→ 記事抜粋
▽
高機能フィルム市場の成長率、2022年は足踏み状態:矢野経済研究所が世界市場を調査
2022年の高機能フィルム市場は、応用機器メーカーの生産調整などにより成長率が鈍化し、足踏み状態にある。今後は5G(第5世代移動通信)関連向けなどの需要が拡大し、2023年には市場が回復する見通しである。矢野経済研究所が調査した。
2023年には市場が回復、SA方式への移行で5G関連に期待
矢野経済研究所は2022年8月、ディスプレイや電子部品などに用いられる高機能フィルムの世界市場を調査し、製品セグメント別の動向などを発表した。応用機器メーカーの生産調整などにより、2022年の高機能フィルム市場は成長率が鈍化し足踏み状態にある。今後は5G(第5世代移動通信)関連向けなどの需要が拡大し、2023年には市場が回復すると予測した。
調査対象となった高機能フィルムは、ディスプレイや電子部品などに用いられる「PETフィルム」や「フレキシブルディスプレイ関連フィルム」「5G/ビヨンド5G関連フィルム」「MLCC(積層セラミックコンデンサー)リリースフィルム」などである。この中から今回は、PETフィルム、FCCL(フレキシブル銅張積層板)用PIフィルム、MLCCリリースフィルムの出荷数量について、増減率のみ公表した。調査期間は2022年5〜7月である。
△
→ 理解度チェック
- a) 高機能フィルム市場の記事の内容を、二文で要約しなさい。
- b) 高機能フィルム市場の記事の「2023年には市場が回復、SA方式への移行で5G関連に期待」から「は市場が回復すると予測した。」までのすべてを書き写しなさい。その際、「生産調整」を「在庫調整」に置き換えること。
- c) 高機能フィルム市場の記事を、最後の文の後から書き継ぎなさい。

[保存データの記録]
▽
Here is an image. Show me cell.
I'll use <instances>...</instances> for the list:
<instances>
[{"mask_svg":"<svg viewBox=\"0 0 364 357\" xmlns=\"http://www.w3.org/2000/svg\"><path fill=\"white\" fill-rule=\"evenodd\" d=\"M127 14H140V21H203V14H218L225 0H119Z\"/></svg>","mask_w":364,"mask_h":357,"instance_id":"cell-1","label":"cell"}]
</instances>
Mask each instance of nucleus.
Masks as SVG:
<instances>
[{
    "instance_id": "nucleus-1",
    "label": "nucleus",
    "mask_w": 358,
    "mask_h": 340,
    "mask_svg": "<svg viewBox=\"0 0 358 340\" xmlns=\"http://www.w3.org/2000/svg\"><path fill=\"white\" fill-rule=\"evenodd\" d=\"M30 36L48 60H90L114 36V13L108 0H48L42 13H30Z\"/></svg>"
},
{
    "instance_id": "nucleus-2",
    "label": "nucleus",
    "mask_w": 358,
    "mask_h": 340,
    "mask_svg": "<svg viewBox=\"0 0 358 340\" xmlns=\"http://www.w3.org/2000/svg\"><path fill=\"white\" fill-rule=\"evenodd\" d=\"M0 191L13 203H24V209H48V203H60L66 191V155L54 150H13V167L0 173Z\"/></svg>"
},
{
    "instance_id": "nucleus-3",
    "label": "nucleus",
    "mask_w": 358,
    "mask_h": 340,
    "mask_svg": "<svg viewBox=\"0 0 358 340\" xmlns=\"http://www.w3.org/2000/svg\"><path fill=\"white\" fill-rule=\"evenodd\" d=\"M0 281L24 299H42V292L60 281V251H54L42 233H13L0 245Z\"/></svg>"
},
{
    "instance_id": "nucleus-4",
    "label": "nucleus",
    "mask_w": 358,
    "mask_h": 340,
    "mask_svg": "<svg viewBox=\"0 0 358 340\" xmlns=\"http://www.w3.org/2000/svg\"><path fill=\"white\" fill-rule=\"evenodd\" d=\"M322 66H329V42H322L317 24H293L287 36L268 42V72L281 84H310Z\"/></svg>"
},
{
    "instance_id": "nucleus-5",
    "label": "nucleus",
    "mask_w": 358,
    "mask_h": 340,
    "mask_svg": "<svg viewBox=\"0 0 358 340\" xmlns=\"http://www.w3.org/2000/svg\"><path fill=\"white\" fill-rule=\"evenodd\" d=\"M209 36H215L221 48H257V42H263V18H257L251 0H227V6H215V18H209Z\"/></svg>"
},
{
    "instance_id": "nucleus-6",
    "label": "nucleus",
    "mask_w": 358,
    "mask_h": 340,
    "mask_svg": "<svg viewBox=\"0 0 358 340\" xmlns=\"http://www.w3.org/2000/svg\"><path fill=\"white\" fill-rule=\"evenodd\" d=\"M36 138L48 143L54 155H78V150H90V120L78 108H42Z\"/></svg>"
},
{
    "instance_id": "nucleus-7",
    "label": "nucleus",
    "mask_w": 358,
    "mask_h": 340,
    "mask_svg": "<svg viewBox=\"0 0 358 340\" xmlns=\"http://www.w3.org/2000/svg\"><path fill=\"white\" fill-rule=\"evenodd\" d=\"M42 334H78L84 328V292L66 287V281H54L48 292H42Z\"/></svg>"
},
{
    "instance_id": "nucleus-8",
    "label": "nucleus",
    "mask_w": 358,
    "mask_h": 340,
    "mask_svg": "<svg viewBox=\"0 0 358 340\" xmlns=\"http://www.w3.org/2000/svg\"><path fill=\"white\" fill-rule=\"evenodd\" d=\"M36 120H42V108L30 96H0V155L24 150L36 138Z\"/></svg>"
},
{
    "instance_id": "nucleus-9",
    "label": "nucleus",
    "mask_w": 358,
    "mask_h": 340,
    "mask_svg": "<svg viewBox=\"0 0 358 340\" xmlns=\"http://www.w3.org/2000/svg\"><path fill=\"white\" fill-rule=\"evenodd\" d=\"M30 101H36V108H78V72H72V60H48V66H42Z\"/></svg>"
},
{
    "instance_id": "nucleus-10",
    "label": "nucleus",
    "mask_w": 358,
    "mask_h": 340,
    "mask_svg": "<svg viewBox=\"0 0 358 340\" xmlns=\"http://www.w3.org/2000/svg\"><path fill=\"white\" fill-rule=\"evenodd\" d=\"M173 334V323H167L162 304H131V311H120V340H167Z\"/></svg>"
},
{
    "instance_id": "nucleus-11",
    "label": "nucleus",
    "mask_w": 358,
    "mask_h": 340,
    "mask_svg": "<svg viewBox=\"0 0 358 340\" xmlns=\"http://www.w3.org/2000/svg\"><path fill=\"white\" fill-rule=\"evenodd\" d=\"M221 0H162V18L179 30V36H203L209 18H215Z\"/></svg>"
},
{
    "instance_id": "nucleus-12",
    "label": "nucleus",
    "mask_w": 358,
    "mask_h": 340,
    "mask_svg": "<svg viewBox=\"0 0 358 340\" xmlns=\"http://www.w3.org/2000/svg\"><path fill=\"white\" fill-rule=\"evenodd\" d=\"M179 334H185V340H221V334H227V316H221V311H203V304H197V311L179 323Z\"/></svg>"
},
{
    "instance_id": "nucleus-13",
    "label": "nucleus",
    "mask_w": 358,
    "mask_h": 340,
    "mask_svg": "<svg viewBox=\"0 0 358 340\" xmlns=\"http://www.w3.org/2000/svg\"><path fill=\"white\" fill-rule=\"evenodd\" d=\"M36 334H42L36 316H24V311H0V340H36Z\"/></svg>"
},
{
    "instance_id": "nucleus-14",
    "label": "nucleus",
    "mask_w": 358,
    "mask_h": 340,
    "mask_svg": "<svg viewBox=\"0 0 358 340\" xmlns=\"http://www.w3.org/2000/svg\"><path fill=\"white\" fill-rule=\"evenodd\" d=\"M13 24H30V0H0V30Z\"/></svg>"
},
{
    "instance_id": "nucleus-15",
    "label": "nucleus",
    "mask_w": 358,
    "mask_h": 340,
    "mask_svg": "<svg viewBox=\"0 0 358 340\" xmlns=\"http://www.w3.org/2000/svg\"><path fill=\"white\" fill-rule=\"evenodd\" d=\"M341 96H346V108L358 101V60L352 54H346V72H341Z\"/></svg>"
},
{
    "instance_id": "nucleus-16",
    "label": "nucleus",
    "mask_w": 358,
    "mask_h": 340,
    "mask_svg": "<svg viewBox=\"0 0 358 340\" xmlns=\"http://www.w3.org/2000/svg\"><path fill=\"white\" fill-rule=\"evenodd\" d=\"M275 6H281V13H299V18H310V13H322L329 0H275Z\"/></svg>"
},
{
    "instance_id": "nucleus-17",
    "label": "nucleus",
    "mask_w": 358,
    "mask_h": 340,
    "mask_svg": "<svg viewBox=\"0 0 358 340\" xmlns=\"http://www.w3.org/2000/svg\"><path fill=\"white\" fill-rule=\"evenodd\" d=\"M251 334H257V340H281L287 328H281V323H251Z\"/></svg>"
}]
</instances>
△
→ 解答一覧
- a) 矢野経済研究所の調査によると、2022年の高機能フィルム市場は、応用機器メーカーの生産調整などにより成長率が鈍化し、足踏み状態にある。今後は5G関連向けなどの需要が拡大し、2023年には市場が回復する見通しである。

- b)
2023年には市場が回復、SA方式への移行で5G関連に期待
矢野経済研究所は2022年8月、ディスプレイや電子部品などに用いられる高機能フィルムの世界市場を調査し、製品セグメント別の動向などを発表した。応用機器メーカーの在庫調整などにより、2022年の高機能フィルム市場は成長率が鈍化し足踏み状態にある。今後は5G(第5世代移動通信)関連向けなどの需要が拡大し、2023年には市場が回復すると予測した。

- c)
調査結果によれば、FCCL用PIフィルムは2022年見込みが5.2%の増加で、2023年も5.1%増と予測した。MLCCリリースフィルムは2022年見込みで1.6%増と微増にとどまるが、2023年には14.2%の増加を予測した。PETフィルムは2022年見込みで0.6%の減少となるが、2023年には4.6%増に回復する見通しである。
2022年の高機能フィルム市場は、5月以降に大きく流れが変わったという。韓国メーカーがTVやスマートフォンの生産計画を下方修正した。これを受けてディスプレイパネルや電子部品メーカーも生産調整に入った。こうした中で、FCCLやMLCCはその用途が広く、ディスプレイメーカーが行った生産調整の影響は軽微にとどまったとみている。
高機能フィルム市場で今後期待できるのが5G関連向けである。国内外の通信事業者は、その多くが2024〜2025年頃にもスタンドアロン(SA)方式への移行を計画している。このため、端末機器や基地局装置向けに、サブ6/ミリ波に対応する低誘電FPC(フレキシブルプリント基板)の需要が拡大し、MPI(改良PIフィルム)やLCP(液晶ポリマー)といった基板材料が大きく伸びると予想した。